■ **Job**:
Answer these questions about the article on grid search parameter tuning:
1. Under what name is the data set listed in the Attachments section?
2. Which algorithm got the best score when K-Fold Cross Validation was run on three popular algorithms?
3. What value is given to n_estimators in the code?

+++ Selected extract

Model selection and parameter tuning can be a headache at times. It’s not an easy task to pick the best algorithm given plenty of options and neither is it possible to try out every one of them to find the best one. It is always a good practice or says a necessary practice to try out at least two or three algorithms. This is one thing that a Data Scientist has to rely on some experience and practical knowledge.
Before we begin, a short reminder to all Data Science folks to check out Machinehack’s latest hackathon – Predicting The Costs Of Used Cars – Hackathon By Imarticus Learning. Click here to participate and win exciting prizes.
The algorithms come with a lot of arguments that directly affect the predictions. This time it’s even harder as we have different combinations of values to try for different arguments. This is where a technique called Grid Search comes in handy.
In this article, we will talk about parameter tuning using Grid Search Cross Validation and will implement it in Python.
Parameter Tuning With Grid Search
Where to get the Dataset?
Head to MACHINEHACK’s Predicting Restaurant Food Cost Hackathon by clicking here. Sign up and start the course. You will find the data set as PARTICIPANTS_DATA_FINAL in the Attachments section.
Having trouble finding the data set? Click here to go through the tutorial to help yourself. We will be using the same example as in the K-Fold Cross validation tutorial.
Grid Search is a simple algorithm that allows us to test the effect of different parameters on the efficiency of a model by passing multiple parameters to cross-validation and testing each combination for a score.
Let’s Code!
Loading And Cleaning the Data
Since there is already a tutorial dedicated to solving the hackathon, We will jump directly to implementing the Grid Search for parameter tuning.
Click here to check out the tutorial for Cleaning and preprocessing the data. Follow the tutorial till the Data Preprocessing(Including Data Preprocessing) stage.
Implementing Grid Search CV
After data preprocessing we will proceed to modelling and we already have a best fitting algorithm for our model from K-Fold cross-validation which is the GradientBoostingRegression.
By performing K-Fold Cross Validation on three popular algorithms with the given data, we got the best score with Gradient Boosting Algorithm. The code snippet is given below:
from sklearn.ensemble import GradientBoostingRegressor
gbr=GradientBoostingRegressor( loss = 'huber',learning_rate=0.07,n_estimators=350,
max_depth=6,subsample=1,verbose=False)
gbr.fit(X_train,Y_train)
from sklearn.model_selection import cross_val_score
GB_accuracies = cross_val_score(estimator = gbr, X = X_train, y = Y_train, cv = 10)

++++++
+++ Data records

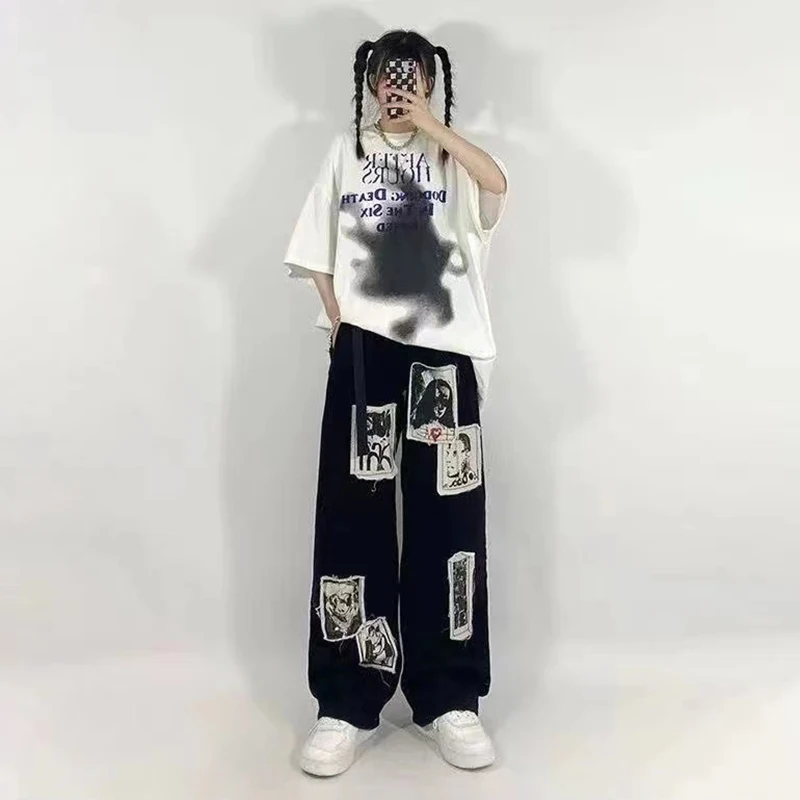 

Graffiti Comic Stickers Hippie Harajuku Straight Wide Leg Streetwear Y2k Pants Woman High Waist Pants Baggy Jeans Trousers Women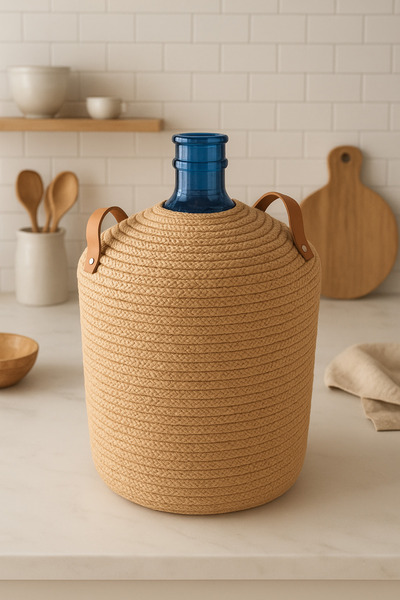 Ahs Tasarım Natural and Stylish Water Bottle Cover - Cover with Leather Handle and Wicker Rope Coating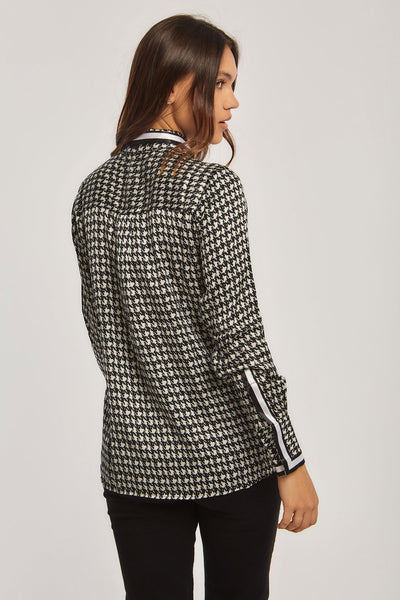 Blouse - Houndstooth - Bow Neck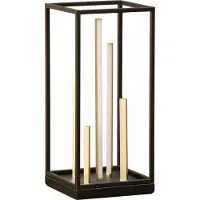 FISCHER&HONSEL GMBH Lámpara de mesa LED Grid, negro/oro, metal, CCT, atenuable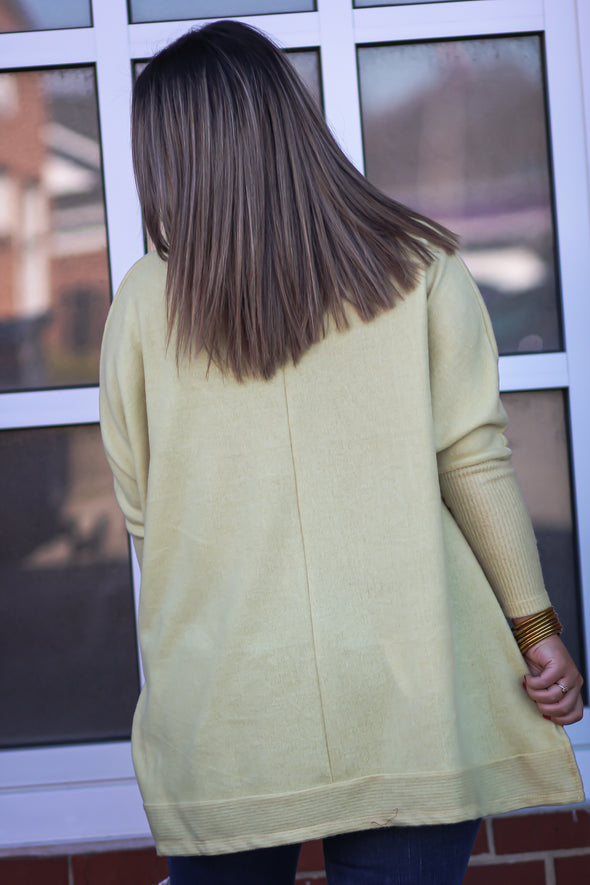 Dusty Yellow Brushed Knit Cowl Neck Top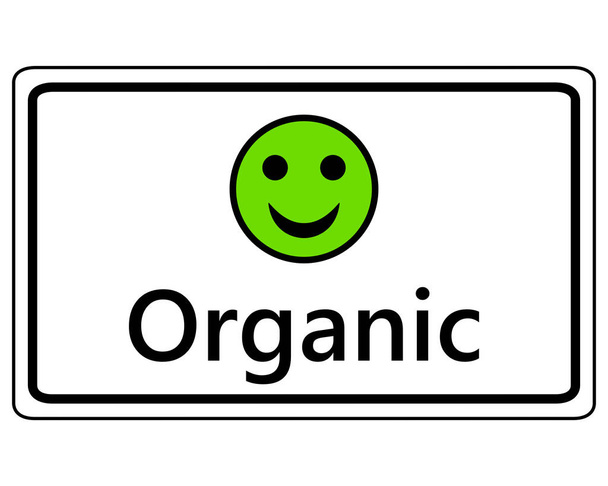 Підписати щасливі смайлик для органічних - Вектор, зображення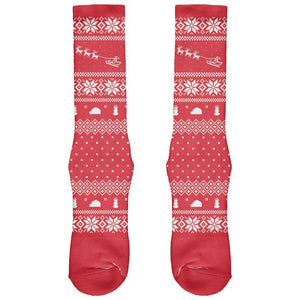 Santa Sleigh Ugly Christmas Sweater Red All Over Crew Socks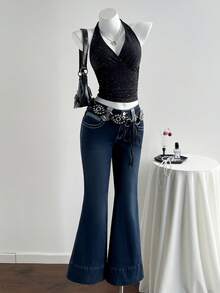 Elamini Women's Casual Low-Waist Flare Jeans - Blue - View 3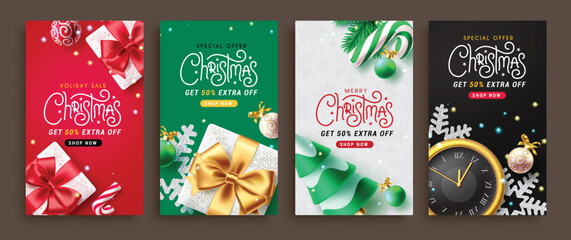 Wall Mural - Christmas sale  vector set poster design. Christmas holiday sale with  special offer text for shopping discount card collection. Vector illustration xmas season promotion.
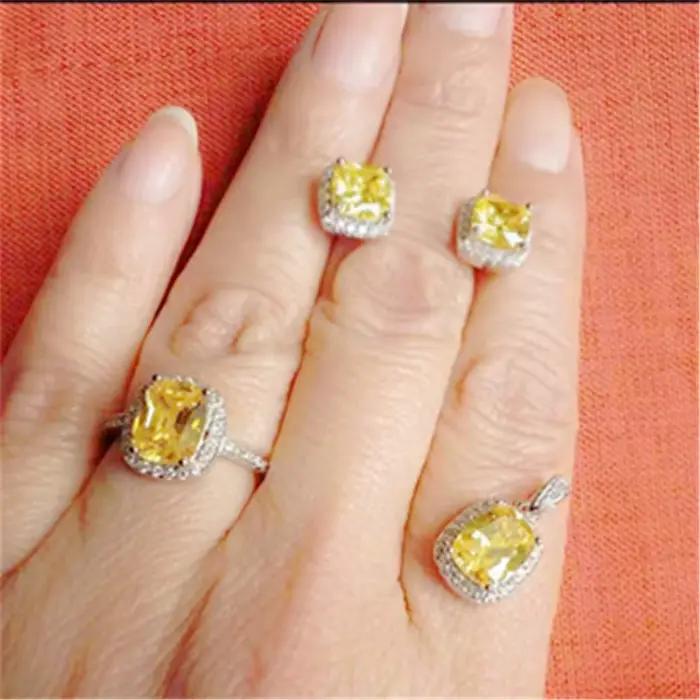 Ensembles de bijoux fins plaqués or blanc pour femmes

++++++
+++ Data records

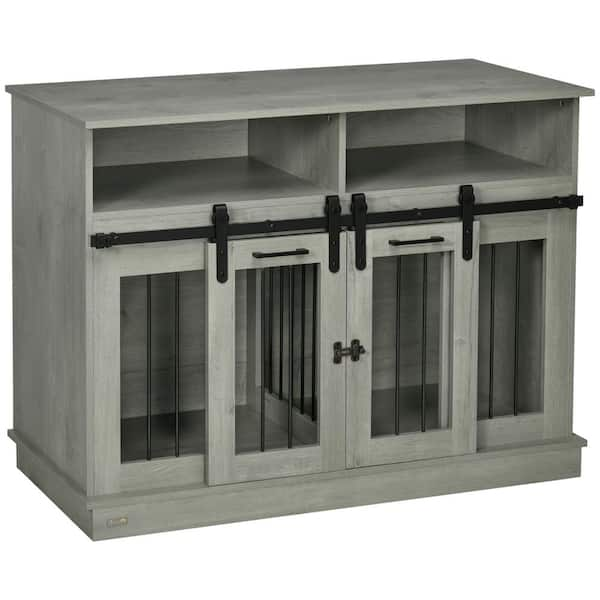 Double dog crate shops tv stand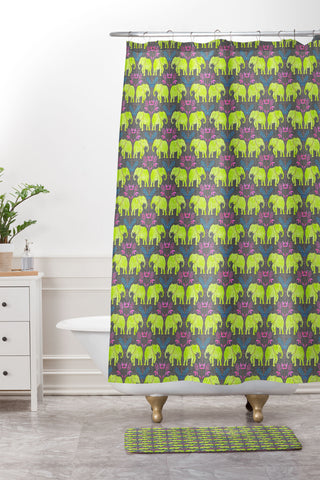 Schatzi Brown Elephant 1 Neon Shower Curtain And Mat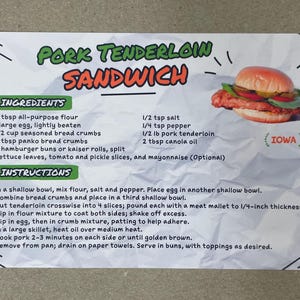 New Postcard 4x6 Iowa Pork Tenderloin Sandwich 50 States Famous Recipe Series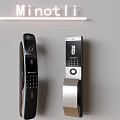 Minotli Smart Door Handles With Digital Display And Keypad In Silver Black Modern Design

++++++

■ **Response area**:
1. PARTICIPANTS_DATA_FINAL
2. The Gradient Boosting Algorithm (GradientBoostingRegressor)
3. 350